**What is being asked**
Exactly the lines from the start of the data through the line containing "Get more info" should be output, with both ends kept and nothing added.

**Records for processing**
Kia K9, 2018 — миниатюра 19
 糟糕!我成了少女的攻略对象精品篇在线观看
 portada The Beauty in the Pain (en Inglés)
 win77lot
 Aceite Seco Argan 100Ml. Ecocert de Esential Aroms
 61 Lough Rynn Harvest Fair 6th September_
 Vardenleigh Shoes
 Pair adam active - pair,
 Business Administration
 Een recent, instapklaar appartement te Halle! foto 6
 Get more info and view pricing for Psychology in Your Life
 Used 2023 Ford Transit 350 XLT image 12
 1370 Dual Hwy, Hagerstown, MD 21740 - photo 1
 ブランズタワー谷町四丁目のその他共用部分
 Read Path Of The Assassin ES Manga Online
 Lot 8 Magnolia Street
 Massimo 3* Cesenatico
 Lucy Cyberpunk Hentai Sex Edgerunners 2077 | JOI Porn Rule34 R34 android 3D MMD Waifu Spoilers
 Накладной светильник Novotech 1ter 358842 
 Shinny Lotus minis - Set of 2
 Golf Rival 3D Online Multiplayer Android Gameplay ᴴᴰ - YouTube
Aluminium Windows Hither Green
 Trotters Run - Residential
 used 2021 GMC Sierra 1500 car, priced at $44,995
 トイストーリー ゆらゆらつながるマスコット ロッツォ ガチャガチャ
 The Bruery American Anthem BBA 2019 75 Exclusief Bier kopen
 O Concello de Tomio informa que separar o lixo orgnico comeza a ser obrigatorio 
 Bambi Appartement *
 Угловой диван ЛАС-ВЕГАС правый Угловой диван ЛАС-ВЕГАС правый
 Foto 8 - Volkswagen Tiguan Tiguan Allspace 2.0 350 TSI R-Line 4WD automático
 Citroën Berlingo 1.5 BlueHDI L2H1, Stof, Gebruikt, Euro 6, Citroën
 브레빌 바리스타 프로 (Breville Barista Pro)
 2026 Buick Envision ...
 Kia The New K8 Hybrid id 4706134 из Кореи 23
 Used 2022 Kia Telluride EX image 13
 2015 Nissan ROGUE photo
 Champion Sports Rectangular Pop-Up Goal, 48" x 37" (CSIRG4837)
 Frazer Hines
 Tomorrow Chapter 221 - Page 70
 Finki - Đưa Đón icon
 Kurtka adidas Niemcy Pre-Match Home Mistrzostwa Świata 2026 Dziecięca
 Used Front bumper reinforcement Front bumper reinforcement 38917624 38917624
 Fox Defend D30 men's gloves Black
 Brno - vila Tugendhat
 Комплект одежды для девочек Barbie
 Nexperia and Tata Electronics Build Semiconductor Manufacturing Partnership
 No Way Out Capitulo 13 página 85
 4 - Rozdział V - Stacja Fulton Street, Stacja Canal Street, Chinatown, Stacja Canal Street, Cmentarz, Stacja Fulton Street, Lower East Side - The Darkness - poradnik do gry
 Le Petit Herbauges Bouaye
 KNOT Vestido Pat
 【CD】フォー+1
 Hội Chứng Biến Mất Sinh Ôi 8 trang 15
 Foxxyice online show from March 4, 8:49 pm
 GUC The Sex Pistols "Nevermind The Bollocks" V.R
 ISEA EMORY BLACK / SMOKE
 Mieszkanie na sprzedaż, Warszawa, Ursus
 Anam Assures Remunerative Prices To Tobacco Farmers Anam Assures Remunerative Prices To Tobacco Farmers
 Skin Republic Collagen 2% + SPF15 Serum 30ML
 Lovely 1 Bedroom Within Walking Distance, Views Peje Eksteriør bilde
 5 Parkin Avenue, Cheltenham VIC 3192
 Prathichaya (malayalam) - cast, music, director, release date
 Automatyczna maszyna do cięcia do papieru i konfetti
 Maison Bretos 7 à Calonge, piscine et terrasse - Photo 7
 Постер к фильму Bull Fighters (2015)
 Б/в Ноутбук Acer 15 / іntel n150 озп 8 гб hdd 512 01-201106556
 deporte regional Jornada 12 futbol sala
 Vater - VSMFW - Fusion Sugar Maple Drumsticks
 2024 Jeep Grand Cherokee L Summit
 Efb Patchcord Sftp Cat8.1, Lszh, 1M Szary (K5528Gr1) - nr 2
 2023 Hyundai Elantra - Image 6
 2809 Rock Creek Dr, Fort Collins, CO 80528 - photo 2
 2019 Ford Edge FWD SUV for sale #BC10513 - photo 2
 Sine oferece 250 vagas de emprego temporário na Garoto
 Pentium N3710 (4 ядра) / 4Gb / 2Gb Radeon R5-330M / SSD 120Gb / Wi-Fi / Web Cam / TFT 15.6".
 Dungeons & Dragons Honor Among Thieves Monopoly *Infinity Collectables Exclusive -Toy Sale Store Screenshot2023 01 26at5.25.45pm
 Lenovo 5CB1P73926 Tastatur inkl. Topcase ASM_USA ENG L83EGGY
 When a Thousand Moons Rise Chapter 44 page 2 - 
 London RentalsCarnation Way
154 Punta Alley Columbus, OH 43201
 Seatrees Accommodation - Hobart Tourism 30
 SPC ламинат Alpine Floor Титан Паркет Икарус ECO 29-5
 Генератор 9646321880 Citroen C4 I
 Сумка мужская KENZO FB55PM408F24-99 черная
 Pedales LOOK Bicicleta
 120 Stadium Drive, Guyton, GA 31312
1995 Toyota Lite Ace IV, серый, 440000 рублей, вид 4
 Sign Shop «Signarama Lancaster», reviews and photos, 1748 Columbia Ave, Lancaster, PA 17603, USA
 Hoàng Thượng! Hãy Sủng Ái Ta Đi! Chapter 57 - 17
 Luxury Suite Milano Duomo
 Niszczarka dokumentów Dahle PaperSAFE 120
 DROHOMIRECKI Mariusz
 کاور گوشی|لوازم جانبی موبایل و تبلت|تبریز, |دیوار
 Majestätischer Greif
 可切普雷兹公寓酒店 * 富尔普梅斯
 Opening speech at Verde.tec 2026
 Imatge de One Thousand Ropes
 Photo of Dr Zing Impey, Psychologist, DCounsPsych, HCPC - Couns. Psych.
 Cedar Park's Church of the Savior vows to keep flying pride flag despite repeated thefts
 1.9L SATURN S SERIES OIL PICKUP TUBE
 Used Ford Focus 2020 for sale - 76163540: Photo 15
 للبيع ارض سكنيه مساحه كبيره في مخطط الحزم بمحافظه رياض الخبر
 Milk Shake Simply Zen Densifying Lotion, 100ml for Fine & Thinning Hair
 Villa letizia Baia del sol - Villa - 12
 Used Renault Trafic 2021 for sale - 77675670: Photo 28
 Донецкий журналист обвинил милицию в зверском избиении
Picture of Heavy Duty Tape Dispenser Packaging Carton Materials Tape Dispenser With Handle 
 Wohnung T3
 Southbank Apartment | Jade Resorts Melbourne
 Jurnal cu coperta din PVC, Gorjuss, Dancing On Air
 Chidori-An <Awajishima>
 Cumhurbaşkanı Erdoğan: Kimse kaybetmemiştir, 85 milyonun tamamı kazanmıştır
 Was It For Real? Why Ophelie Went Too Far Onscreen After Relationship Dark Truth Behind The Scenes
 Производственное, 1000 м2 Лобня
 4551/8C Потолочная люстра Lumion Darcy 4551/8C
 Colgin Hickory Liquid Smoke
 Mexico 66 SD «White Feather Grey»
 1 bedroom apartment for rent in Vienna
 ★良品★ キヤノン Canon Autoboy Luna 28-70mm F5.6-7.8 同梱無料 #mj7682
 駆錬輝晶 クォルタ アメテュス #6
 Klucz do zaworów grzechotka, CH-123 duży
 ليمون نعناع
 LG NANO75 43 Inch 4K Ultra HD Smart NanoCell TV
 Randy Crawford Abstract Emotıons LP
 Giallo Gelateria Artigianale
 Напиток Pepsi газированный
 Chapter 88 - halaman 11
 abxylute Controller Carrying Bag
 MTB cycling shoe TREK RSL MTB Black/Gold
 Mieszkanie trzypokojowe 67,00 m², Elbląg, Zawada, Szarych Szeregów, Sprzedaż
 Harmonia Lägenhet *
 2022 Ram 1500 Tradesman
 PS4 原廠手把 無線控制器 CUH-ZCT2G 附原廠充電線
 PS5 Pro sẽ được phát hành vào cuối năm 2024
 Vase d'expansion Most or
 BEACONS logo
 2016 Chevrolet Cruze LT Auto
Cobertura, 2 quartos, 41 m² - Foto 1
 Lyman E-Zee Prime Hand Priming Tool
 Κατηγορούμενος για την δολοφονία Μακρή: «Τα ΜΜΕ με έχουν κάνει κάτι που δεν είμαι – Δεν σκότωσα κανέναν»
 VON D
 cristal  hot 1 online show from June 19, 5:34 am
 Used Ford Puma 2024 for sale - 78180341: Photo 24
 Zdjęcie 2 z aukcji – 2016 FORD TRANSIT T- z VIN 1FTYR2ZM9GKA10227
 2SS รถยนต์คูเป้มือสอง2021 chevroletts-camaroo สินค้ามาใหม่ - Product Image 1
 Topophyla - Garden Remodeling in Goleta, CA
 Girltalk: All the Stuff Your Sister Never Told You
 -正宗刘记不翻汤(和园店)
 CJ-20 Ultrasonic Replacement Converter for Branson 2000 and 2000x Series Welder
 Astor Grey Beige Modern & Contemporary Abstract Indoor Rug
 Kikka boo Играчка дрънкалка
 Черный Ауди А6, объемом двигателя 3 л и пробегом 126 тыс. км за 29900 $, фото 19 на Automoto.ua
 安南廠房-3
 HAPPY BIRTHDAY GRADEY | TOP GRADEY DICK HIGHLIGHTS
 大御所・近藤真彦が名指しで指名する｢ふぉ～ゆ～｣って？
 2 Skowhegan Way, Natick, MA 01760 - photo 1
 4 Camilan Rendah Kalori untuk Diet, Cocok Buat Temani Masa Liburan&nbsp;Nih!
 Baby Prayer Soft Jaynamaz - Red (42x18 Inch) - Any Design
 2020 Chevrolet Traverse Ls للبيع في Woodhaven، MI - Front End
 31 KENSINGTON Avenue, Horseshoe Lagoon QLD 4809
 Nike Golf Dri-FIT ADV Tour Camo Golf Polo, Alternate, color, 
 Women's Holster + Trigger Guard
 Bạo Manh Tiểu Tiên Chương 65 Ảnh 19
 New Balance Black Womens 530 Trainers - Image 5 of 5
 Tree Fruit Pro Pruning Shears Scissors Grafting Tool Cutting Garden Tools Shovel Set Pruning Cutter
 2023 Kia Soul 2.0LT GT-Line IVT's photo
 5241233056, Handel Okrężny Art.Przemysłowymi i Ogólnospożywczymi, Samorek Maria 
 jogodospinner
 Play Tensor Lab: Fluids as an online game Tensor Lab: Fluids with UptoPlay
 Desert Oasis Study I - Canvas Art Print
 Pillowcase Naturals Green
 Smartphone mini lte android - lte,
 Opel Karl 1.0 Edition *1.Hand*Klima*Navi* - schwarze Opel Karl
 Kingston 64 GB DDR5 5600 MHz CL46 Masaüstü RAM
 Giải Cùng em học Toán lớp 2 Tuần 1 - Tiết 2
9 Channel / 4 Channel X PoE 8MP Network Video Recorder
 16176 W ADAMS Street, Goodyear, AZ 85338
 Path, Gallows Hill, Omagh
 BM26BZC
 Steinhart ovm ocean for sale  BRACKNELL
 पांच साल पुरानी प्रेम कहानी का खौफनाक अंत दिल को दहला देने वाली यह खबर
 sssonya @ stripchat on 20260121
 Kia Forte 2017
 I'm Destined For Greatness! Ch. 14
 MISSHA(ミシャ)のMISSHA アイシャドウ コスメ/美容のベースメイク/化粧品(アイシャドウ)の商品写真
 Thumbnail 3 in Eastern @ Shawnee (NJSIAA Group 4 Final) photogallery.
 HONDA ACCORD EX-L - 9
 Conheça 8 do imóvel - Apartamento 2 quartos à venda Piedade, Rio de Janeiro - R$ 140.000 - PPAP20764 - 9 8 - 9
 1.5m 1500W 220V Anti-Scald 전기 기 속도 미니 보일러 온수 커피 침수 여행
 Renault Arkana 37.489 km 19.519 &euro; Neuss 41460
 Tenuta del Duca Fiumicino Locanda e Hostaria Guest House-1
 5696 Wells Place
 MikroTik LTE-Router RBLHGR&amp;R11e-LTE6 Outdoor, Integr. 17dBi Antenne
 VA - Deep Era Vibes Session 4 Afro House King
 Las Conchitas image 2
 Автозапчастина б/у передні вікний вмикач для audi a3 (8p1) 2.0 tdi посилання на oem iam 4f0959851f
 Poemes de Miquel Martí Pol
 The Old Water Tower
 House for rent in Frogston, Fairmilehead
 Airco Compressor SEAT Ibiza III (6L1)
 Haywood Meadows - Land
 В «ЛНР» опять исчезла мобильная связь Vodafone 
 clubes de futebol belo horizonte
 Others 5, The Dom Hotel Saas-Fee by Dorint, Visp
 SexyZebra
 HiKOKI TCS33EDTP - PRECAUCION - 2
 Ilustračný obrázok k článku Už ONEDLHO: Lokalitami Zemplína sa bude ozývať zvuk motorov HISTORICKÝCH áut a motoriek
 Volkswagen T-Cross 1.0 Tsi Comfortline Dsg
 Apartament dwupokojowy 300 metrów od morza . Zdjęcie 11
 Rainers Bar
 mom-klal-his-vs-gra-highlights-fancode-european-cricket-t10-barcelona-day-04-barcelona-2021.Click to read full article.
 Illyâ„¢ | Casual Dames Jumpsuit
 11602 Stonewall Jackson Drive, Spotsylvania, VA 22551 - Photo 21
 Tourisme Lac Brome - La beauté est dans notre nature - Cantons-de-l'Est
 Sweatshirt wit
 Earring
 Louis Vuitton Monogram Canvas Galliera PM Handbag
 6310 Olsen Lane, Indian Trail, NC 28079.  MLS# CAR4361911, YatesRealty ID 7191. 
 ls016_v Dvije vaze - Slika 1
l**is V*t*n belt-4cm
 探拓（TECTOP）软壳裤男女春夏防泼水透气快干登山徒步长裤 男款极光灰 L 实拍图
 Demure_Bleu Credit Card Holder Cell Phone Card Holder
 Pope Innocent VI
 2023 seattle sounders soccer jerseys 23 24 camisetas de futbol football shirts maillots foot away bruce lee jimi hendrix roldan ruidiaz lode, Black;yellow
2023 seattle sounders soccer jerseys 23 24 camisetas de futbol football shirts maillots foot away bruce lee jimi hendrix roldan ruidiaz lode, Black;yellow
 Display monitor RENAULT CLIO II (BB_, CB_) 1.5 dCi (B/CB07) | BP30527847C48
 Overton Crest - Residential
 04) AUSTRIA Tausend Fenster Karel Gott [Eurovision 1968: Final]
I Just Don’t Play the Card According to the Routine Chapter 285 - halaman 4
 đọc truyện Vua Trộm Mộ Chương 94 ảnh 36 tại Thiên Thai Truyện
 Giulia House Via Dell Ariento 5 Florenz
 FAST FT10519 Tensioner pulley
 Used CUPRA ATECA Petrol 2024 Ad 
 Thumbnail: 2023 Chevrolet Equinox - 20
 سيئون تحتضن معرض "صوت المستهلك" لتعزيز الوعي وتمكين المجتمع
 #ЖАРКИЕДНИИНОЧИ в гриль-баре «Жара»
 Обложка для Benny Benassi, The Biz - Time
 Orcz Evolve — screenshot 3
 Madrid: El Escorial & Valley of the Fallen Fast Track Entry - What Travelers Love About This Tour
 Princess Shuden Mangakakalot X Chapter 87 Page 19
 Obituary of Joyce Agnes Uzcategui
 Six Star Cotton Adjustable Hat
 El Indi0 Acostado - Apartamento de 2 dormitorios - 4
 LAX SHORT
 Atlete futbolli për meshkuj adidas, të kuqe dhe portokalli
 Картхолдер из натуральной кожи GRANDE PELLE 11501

**Exercise output**
Kia K9, 2018 — миниатюра 19
 糟糕!我成了少女的攻略对象精品篇在线观看
 portada The Beauty in the Pain (en Inglés)
 win77lot
 Aceite Seco Argan 100Ml. Ecocert de Esential Aroms
 61 Lough Rynn Harvest Fair 6th September_
 Vardenleigh Shoes
 Pair adam active - pair,
 Business Administration
 Een recent, instapklaar appartement te Halle! foto 6
 Get more info and view pricing for Psychology in Your Life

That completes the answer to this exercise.